警衛到哪去了?我不敢問,這裡已經到處都是『蟲』了。
「我們先在這裡躲一陣子。」他把警衛室的門鎖住,將玻璃窗關上。脫掉外套,將門
底下的縫細給擋起來。他將警衛室關得密不通風,這樣蟲就爬不進來了。
警衛室的玻璃窗是毛玻璃,外頭看不見裡面,裡面卻看得見外面。玻璃窗爬滿了體積
較小的『蟲』,或許是心裡作用,但我總覺得『蟲』正透過玻璃看著我們。
「沒事,這一波很快就過去。」他看著外頭,確認情況,最後走到我面前,「妳要不
要先睡一下?睡醒,一切就過去了。」
我的手腳使不上力氣,半癱倒在沙發上,哥的雙手壓住我的膝蓋,一臉擔心的模樣。
我心裡有好多問題想問。
他似乎看穿我,雙手摩娑著我的膝蓋,又轉移到我的手。
他的體溫很低,和我相比起來,他像是沒有溫度一般。
「睡吧,別想太多,妳沒辦法改變局勢,只能接受。」不容拒絕的語氣。
我第一次意識到,哥跟那些『蟲』是一夥的。
哥哥還是我原來的哥哥嗎?
還是說,在那個黑夜哥哥就已經被『蟲』給替代了。
思及,我忍不住眼淚,又哭了。
「小芷,別哭,妳會沒有體力的。」他語氣充滿心疼,擦去我的眼淚。
不像是作假,好像他是真心疼愛著我。
我伸手摸向他的臉龐,想要確認他的模樣。這張臉,這個眼睛鼻子嘴巴,是我哥沒錯
啊。這是我哥的身體,怎麼會被『蟲』給佔據了。
「不要哭了,妳的身體會受不了的。

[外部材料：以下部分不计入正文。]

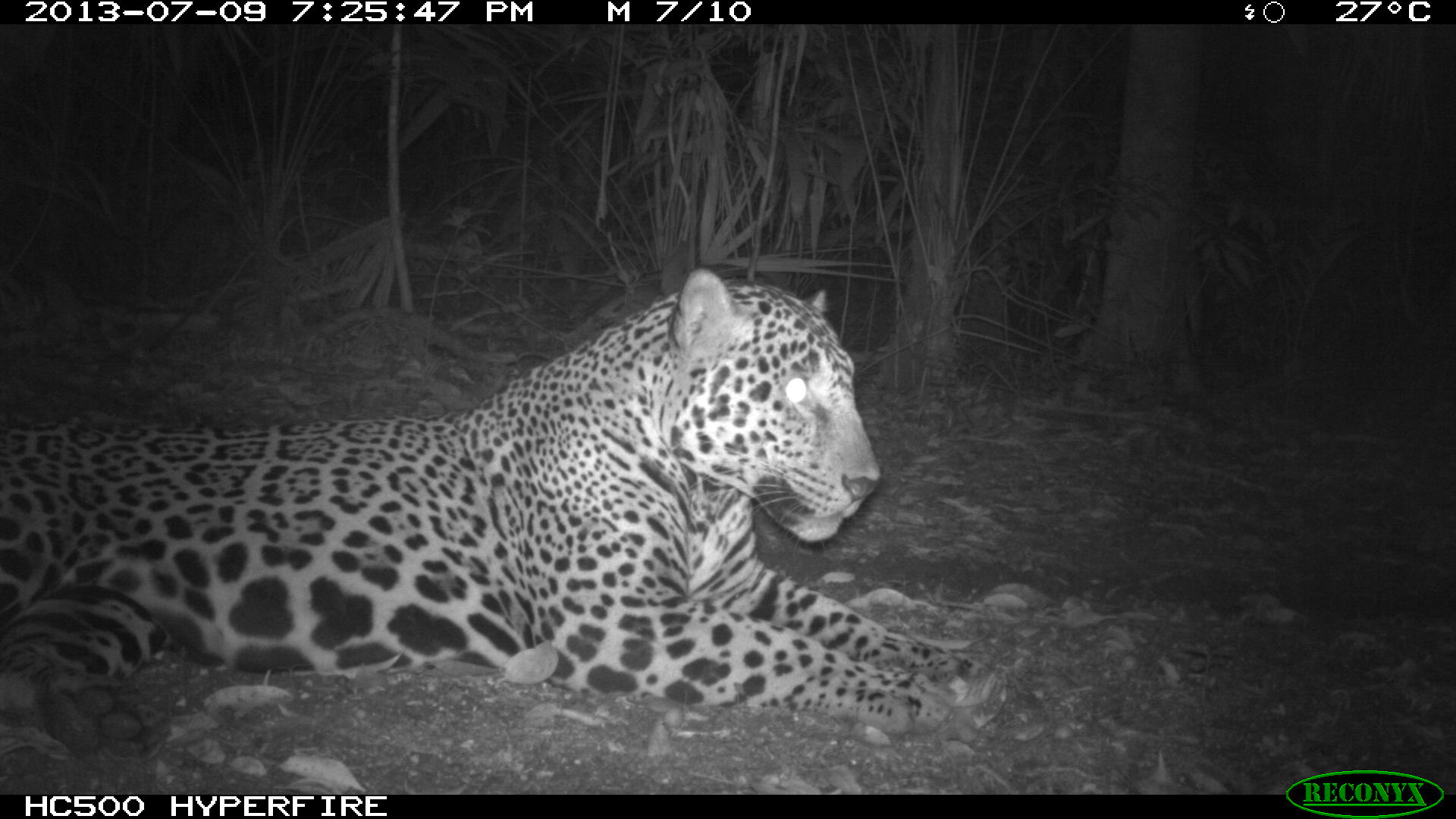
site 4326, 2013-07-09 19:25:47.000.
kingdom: Animalia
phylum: Chordata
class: Mammalia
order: Carnivora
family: Felidae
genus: Panthera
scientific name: Panthera onca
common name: jaguar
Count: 1.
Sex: male.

」
但是我停不下來。
「你──你到底還是不是我哥?」
「小芷……」
「你們到底想做些什麼?為什麼要攻擊人類?」
我知道我的問題,他一個都不會回答我。
「啊啊啊啊啊啊啊!啊啊啊啊啊啊啊啊啊啊啊啊──!」
就算我歇斯底里的大叫,就算我怎樣掙扎毆打他,我都不會得到他的回答。
他對於我的攻擊,全都接受,也不還手。
好像不痛不癢似的。
或許他真的不覺得疼痛,人類的、我哥的外皮是他的甲殼。
所以他不會覺得疼痛。
我又哭又叫,打人打得手也疼,我很不甘心。
以卵擊石,說的就是我這個樣子。
我把我的手給扭了,但還是要打他,可是他一點動靜都沒有。
我還能怎樣?
我的生死都操控在他手上了,我唯一能依靠的就只有他了。
不論他是不是我哥,他都說會保護我。
他要我相信他。
而我,到現在這地步,還是相信著他。
還是想要相信他。
「睡吧。」他的手蓋上我的眼睛,不讓我再看下去。
可是就算眼睛看不見了,耳朵還是聽得見。在這警衛室之外,人們的慘劇還持續著,
那樣淒厲又絕望,向誰呼求著救命,但誰也不能拯救他們。
只有我們躲在警衛室裡面,上鎖的門發出激烈的碰撞與拉扯聲響,有人發現這空間,
想要躲進來尋求庇護。
但門是上鎖的。
「哥,有人!」我想拉下哥的手,但他動也不動。
「哥!」
「啊啊!蟲!蟲!啊啊啊啊啊啊──!」門外的那個人等不到我們去開門,發出很可
怕的慘叫,還有被『蟲』侵蝕的恐怖聲響。
「抱歉,小芷,我只能保護妳一個人。這是我能做到的最大極限了。」他這麼說著,
只能保全我一個人。
他沒辦法再去關照其他的人,外頭那些人的生死他都不會理會,更不會出手救人。
就像他明知道我的朋友們上車之後會有怎樣的下場,他還是沒有說,讓事件這樣發生
。在我面前殘酷的發生。
見死不救。
我知道我很安全,但只有我一個人是安全的。
如果他去救其他的人,或許我會死。就像他說的,保全我的周全是他能做到的最大極
限。
「小芷,不要哭了。」
他反覆地安慰著我,但我沒辦法控制我的眼淚。
眼睜睜看著人一個接著一個死亡,一個接著一個變成『蟲』,只有我一個人是安全的
。
在外頭的蟲與人,聲音混雜著。
只有我一個人。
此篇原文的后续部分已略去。